Excluo propositadamente da conta os três jogos em Volta Redonda, que nunca fizeram parte do planejamento e foram realizados mais por uma idiossincrasia de Muricy Ramalho – que, sabemos agora, não tinha mais saúde para ficar viajando de avião duas vezes por semana. Somados, esses três jogos deram um prejuízo de quase R$ 80 mil, o que explica porque o Flamengo não passou mais perto do Raulino de Oliveira antes do Fla-Flu da próxima quinta-feira). Esses quase R$ 9 milhões representam, por exemplo, mais dinheiro do que o Flamengo receberá por ano da MRV num contrato de patrocínio que suamos muito para conseguir, ou três quartos do dinheiro que está sendo investido ao longo do ano para concluir o módulo profissional do CT, ou mais de um ano do salário do Diego, jogador-chave que pudemos trazer ao longo do campeonato. Sem contar que além de arrecadar pouco, Fluminense e Botafogo ainda investiram para reformar os estádios que estão usando como inquilinos – no caso do Botafogo, quase R$ 5 milhões.

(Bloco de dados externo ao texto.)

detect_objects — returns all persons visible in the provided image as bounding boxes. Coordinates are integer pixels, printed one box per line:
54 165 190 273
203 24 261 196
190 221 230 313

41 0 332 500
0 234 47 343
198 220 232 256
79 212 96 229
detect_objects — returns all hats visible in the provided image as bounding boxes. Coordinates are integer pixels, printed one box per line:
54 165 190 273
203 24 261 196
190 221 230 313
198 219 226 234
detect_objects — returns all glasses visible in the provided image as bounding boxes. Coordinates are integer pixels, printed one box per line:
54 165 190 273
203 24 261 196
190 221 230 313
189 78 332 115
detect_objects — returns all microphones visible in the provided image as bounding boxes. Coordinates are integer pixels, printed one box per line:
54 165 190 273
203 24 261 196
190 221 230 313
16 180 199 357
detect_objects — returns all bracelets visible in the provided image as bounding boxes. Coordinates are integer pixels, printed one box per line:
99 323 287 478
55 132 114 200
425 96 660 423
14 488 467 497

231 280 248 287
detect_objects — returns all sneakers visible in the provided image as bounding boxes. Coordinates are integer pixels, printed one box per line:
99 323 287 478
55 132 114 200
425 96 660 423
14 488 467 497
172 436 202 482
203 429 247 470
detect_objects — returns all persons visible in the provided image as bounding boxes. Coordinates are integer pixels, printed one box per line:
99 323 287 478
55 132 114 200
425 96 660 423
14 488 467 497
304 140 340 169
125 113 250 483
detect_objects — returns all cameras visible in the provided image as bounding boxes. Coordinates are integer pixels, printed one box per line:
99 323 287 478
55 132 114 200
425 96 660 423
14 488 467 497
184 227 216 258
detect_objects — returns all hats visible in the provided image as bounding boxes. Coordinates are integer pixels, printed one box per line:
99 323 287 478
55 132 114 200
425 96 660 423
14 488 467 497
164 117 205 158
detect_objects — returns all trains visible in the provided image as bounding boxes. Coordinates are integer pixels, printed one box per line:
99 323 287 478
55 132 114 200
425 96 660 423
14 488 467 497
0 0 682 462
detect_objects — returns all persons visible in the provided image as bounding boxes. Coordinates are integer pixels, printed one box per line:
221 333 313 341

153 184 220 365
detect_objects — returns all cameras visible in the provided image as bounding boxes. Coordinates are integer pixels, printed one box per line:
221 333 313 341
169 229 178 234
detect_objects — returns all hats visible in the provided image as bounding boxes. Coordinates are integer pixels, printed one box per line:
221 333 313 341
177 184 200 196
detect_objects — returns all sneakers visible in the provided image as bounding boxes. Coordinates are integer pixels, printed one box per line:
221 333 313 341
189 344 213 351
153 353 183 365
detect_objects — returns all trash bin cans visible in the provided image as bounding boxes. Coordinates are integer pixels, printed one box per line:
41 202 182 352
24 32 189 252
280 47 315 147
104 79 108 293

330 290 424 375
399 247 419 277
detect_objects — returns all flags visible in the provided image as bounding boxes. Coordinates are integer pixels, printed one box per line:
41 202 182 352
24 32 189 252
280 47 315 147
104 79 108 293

No plano simbólico, o Flamengo mostrou mais uma vez o caráter único e nacional de sua torcida. As festas no aeroporto serão lembradas por muito tempo – e só aconteceram na intensidade que aconteceram pela saudade que a torcida do Rio sente de ver o time de perto. Enquanto discute o sonho de fazer um estádio na Gávea, o Flamengo encontrou em Cariacica a sua segunda casa, que pode continuar sendo usada para jogos de menor apelo no Maracanã. Nem a eliminação para o Palestino com um time misto e desinteressado abalou a aura de invencibilidade que paira sobre o Flamengo no estádio e que permitiu ganhar nos últimos suspiros jogos contra a Ponte e o Cruzeiro. Caiu em Cariacica, o Urubu bica, eles dizem – ou alguma versão menos publicável de significado semelhante.
O Pacaembu, última parada da caravana, é um capítulo à parte. A imprensa e a torcida paulista ficaram especialmente incomodadas de não uma, mas três vezes no ano o Flamengo mostrar que é capaz de encher o icônico estádio. Contra o Figueirense, no mesmo dia, colocou mais torcedores que o Santos no mesmo estádio. Contra o Santa Cruz, teve mais torcida que Corinthians e Santos em jogos da mesma rodada em SP. Feitos impressionantes que ficarão marcados com ou sem título.
Agora, retomando a metáfora inicial, é hora de dar “bye, bye Brasil” e voltar para casa. Mas o Brasileiro de 2016 ficará sempre marcado como o ano em que a Caravana Rubro-Negra fez história país afora.